“Ten.” I squeezed the trigger smoothly. His steely look of anger fizzled as lead buried into the meat of his thigh, dropping him unevenly to the hospital floor, his pistol still in his belt. The deafening roar of my .45 flooded the tight confines, gratefully washing away the horrors for several seconds, replacing them with a more pleasant ringing.
The cowboy clutched his leg. Dragging himself toward the counter, he left a slick trail of bright red. “Someone help him. He’s a little slow with his numbers, that’s all.” An orderly emerged hesitantly until I lowered my weapons. “Just remove his pistol and slide it over. Then take him and get the hell out of my sight.” Seconds after the orderly and cowboy had gone, Doc emerged from a mechanical lift. “Doc.”
One look at us and he started barking orders like he ran the place. “Stop gawking, you dipsticks, and get this man a gurney, dammit.” No one else wanted to be in charge, so they took to his orders fast enough.
“Hell, J.T. What happened?” Doc strode to help me, but the look on his face said he didn’t need or want an answer.
“You gotta help him.” I lowered my father onto the gurney, while the man who’d brought it disappeared.
Doc shook his head as soon as the blanket fell away from my father’s face. “John. Not you, John.” He stood there and shivered.
“There’s nothing I can do, J.T. It’s the twitch.” He locked me with his eyes, dripping with grief and apology. “It’s taken him. And there ain’t no coming back.”
“Doc.” The same pinch burned behind my cheeks and in my chest. “I got him here. Just have a look.” He relented, going through the motions. He slipped the stethoscope from around his neck and into his ears.
Leaning close to my father’s face, he brushed the small, metal disk against his chest. With the touch, my old man’s eyes shot open, a snarl on his lips. Never in all my days had I wandered closer to the gates of hell than those two lust-filled eyes. Whatever the twitch was, it had consumed my father already, and was hungry for more.

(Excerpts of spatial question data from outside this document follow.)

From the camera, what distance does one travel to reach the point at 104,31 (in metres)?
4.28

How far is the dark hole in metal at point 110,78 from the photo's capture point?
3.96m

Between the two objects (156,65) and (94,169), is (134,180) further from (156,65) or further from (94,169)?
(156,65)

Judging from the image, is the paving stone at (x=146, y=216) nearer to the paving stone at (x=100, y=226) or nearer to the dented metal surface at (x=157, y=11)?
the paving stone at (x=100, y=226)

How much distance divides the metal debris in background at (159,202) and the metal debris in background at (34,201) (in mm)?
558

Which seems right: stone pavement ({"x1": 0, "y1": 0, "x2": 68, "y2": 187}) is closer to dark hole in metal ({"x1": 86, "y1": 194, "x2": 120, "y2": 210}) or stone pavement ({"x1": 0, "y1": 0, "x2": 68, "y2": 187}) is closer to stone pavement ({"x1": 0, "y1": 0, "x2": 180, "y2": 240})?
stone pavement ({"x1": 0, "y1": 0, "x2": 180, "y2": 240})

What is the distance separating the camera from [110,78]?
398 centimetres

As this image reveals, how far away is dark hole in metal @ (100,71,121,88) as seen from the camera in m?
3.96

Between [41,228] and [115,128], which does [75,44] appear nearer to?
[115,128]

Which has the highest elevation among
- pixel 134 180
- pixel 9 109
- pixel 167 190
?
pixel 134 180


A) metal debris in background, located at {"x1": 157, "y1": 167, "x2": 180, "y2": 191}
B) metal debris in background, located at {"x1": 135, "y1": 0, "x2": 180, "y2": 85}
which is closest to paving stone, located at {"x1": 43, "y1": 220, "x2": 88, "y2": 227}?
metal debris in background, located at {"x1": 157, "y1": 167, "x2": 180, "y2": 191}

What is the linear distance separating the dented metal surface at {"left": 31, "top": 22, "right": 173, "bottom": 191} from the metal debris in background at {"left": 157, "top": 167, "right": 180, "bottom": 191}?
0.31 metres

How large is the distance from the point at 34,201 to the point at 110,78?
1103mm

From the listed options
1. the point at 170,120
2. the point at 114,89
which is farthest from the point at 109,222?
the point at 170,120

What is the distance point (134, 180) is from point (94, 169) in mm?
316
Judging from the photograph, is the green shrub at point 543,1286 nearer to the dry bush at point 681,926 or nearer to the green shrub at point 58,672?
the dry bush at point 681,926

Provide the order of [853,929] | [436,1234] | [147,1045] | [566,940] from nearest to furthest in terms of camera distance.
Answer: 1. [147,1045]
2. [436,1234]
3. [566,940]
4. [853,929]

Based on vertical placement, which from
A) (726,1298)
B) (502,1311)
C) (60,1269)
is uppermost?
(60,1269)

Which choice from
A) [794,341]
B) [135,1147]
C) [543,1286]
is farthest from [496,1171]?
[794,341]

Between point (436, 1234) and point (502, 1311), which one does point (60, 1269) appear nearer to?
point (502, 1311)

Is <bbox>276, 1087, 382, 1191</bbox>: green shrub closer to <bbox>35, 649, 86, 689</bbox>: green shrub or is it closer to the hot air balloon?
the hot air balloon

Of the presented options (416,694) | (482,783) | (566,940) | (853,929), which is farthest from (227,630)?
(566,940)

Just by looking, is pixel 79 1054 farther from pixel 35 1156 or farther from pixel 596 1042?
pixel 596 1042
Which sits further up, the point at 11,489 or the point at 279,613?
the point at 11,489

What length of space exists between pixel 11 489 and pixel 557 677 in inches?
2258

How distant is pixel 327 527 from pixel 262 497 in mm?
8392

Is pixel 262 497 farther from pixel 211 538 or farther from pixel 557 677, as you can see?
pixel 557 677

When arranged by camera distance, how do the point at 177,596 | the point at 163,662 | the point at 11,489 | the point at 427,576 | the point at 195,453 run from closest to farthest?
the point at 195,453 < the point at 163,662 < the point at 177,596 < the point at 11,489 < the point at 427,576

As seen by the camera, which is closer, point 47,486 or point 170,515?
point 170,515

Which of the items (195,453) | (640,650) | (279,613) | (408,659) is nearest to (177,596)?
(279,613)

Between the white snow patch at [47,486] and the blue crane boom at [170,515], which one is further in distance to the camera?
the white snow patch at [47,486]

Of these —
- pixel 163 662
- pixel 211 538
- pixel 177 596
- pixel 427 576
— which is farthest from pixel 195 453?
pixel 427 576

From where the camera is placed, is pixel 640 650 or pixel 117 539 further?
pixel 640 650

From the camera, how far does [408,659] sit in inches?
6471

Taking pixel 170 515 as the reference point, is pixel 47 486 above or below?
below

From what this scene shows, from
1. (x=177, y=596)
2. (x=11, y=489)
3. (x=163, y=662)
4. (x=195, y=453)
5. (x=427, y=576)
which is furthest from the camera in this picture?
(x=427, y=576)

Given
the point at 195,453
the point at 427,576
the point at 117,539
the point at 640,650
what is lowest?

Frightfully fast, the old man’s brittle frame snapped taut, muscles jerking his head and arms off the gurney. He latched his jaw onto Doc’s collarbone with a grinding fury. And what happened next, just happened—a trained reflex.
The shot had been at such close range, powder burns scarred the fringes of the opening where his heart exploded in his chest. Doc clutched my father’s limp body in his arms, a warm, red mist covering his face. He looked up at me, my ears still ringing, and mouthed three words, “It’s a prison.” His eyes darted toward the front entrance, and I gathered his meaning clear enough.
“I’m taking him with me.”
Doc nodded at the same time he shoved the gurney toward the doors. “Hold your fire!” He turned toward the others who were watching from their hiding places and waved his arms.
I pushed the gurney with my butt, backing out the way I’d come as fast as I could while keeping my irons trained on anything that moved. But I didn’t need to pull the trigger again that day.
Two hours later, after hooking the mules in tandem and tying my father’s shriveled shell on the back of the second one, I found Nanette resting on the edge of the property. Her eyes sank when she spotted us, but she never asked or spoke of the happenings of that morning beyond her own involvement. I got down and walked, letting her ride the rest of the way to the house.
As hard-headed as my father had ever been, Nanette couldn’t be convinced to leave with me. She wanted to carry out my father’s last wishes, make sure the land remained free of development and exploitation. I promised her I’d send backup within a few days, and that I’d resolve the transition of the land legally into my name. And then leave it just the way it was.
But the thing that had taken my father in the end, the demon curse both Nanette and Lipscomb had tried to warn me about, posed an even larger threat. For all that Doc wished he could have done, he managed one thing.
The twitch, he’d called it. And then the one simple sentence. Maybe he meant the hospital was a prison. Lipscomb had certainly indicated as much. But I took him to mean the infection. A bullet wasn’t the cure, but it was release. Freedom from a hell no man deserved.
My father said he’d seen things that wouldn’t let him live. Well so had I. But at a certain point, a man’s got to accept it’s either him or the bones.
Dark settling again, this time under a warm wind from the south, I tugged my bandana over the lower half of my face and stroked Chester on the shoulder. All afternoon I’d mulled over something my father had often told me. “Life isn’t black and white, son. Someone isn’t either all guilty or none at all. But everyone’s guilty.”
Taking a last look at the place where my dreams of being a Ranger had sprung to life, I willfully left the memory of being one buried there with my father. He’d been right about my mother. I’d been so busy blaming him, I didn’t realize I’d carried that burden myself. And in the end, her death was neither of our faults.
But about the other, I couldn’t take his words to heart. For a man who has the courage to look life in the teeth, everything is black and white. Any prophecy can be the self-fulfilling kind, if you fulfill it yourself. And Lipscomb had most certainly hit the nail on the head. Eventually, it would be hell for the likes of me, but I wasn’t ready yet.